Telegram says iPhone user should be concerned about App Store’s 30% tax
Telegram founder, Pavel Durov, in a public post, has placed out seven reasons why “every iPhone user should be concerned about the App Store’s 30% tax”.
Telegram has led the European Commission over Apple’s long-contended 30 percent commission cut for listing developer apps on Apple App Store, reports verified.
The purposes listed out by Pavel Durov directed at iPhone users involved higher prices, censorship, lack of privacy, delays in-app updates, and fewer apps.
“The situation is so bad that one would require Apple’s 30% cut to be unsustainable. Yet it’s been throughout for more than 10 years and is still there,” Durov said.
Durov stated that because of the 30 percent commission, iPhone users have to spend extra for apps on the app store despite already having to pay extra for their iPhone than the maker’s cost.
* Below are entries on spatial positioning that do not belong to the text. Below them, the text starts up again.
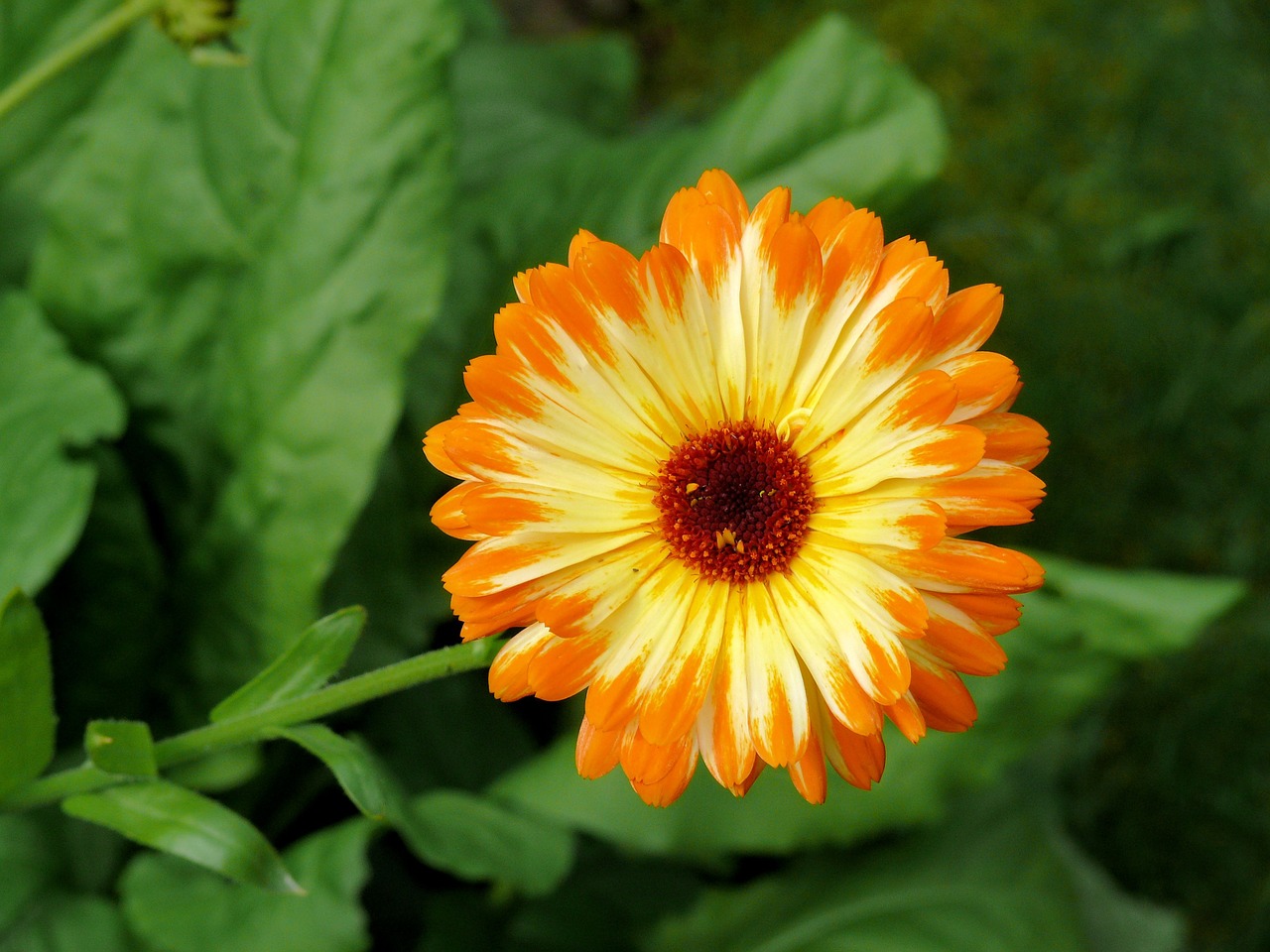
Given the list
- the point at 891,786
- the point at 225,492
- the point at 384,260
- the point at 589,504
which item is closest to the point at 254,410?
the point at 225,492

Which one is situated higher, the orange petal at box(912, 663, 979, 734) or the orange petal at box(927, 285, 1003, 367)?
the orange petal at box(927, 285, 1003, 367)

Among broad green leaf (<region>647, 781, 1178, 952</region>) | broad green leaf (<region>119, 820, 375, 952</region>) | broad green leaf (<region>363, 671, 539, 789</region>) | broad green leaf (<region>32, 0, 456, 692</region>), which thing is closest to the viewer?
broad green leaf (<region>119, 820, 375, 952</region>)

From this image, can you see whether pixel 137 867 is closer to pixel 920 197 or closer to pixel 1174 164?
pixel 920 197

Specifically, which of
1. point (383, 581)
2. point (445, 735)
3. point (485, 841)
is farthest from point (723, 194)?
point (445, 735)

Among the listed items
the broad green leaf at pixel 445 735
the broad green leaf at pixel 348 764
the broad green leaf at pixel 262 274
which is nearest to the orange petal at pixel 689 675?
the broad green leaf at pixel 348 764

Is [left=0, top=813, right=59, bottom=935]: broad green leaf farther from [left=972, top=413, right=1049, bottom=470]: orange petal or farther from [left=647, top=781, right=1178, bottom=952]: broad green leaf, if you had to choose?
[left=972, top=413, right=1049, bottom=470]: orange petal

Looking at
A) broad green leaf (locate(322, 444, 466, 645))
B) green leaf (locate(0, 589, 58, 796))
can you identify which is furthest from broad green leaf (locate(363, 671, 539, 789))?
green leaf (locate(0, 589, 58, 796))

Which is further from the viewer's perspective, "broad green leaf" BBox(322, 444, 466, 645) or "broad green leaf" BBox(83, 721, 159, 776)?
"broad green leaf" BBox(322, 444, 466, 645)

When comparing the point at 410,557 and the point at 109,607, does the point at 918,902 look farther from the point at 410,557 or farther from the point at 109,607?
the point at 109,607
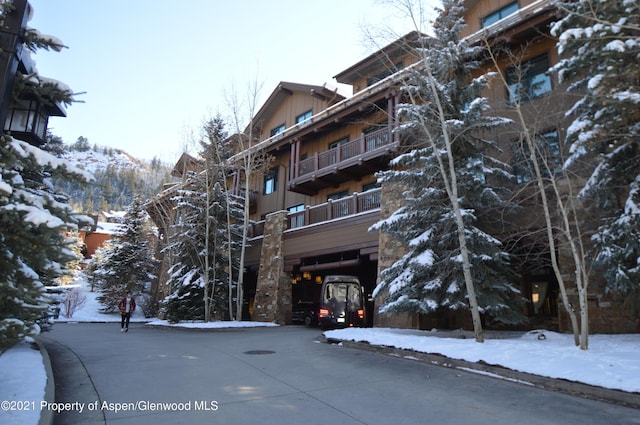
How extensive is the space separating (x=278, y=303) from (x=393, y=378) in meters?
13.7

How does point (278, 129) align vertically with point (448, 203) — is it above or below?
above

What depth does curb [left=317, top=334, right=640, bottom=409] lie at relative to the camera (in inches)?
218

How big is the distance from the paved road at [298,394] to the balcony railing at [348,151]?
10811 millimetres

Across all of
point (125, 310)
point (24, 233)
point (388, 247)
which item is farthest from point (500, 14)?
point (125, 310)

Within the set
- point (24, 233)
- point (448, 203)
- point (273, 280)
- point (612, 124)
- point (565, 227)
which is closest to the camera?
point (24, 233)

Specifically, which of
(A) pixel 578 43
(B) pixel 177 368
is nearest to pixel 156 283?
(B) pixel 177 368

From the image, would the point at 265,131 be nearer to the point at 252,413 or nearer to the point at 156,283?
the point at 156,283

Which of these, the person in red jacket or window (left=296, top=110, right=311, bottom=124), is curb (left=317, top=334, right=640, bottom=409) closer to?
the person in red jacket

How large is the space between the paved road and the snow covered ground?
47cm

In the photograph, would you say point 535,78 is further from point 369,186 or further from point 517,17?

He further told that Apple censors a lot of the content from the apps and also limits the developers from reaching them to users.
Durov also told that an Apple user’s privacy is at stake as the user must first build an Apple account and log in using it to install every app. This makes it simpler for Apple to keep track of the users as every single app, and every push notification is attached to the user’s account.
Durov further called Apple’s review team “notoriously inefficient” because of who the updated apps reach its user slower than they really should. He complained about Apple’s performance in hiring new moderators despite charging a tax from third-party apps.
Other reasons Durov classified out were lesser apps, apps with more ads, and worse apps.
Durov said that on top of the 30 percent commission, app developers have to pay government taxes such as VAT (~20%), wages, research, servers, marketing.
Instead of producing a profit, these apps go bankrupt, telegram founder Durov said as a result of which many great apps don’t survive. Durov said the app developers rely on ads for their companies to remain. Durov also noted that the apps are not well researched, as developers are not left with any funds for the same.
“We shouldn’t sit idly and let Apple’s lobbyists and PR agents do their thing. It is up to us users and inventors to defend our rights and to stop monopolists from stealing our money.
They may believe they have fooled us into a deadlock because we’ve already bought an essential mass of their devices and created a critical mass of apps for them. But we shouldn’t be giving them a free ride any longer,” Durov wrote in a blog post.
Apple CEO Tim Cook, in the US Congressional AntiTrust meeting, stated, “We treat every developer the same. We have clear and transparent rules.” He also noted that a vast majority of apps, around 84 percent do not pay commission to Apple.
Apple app store’s commission policy is deemed unfair by many because with the commission; there is also competition from Apple’s apps.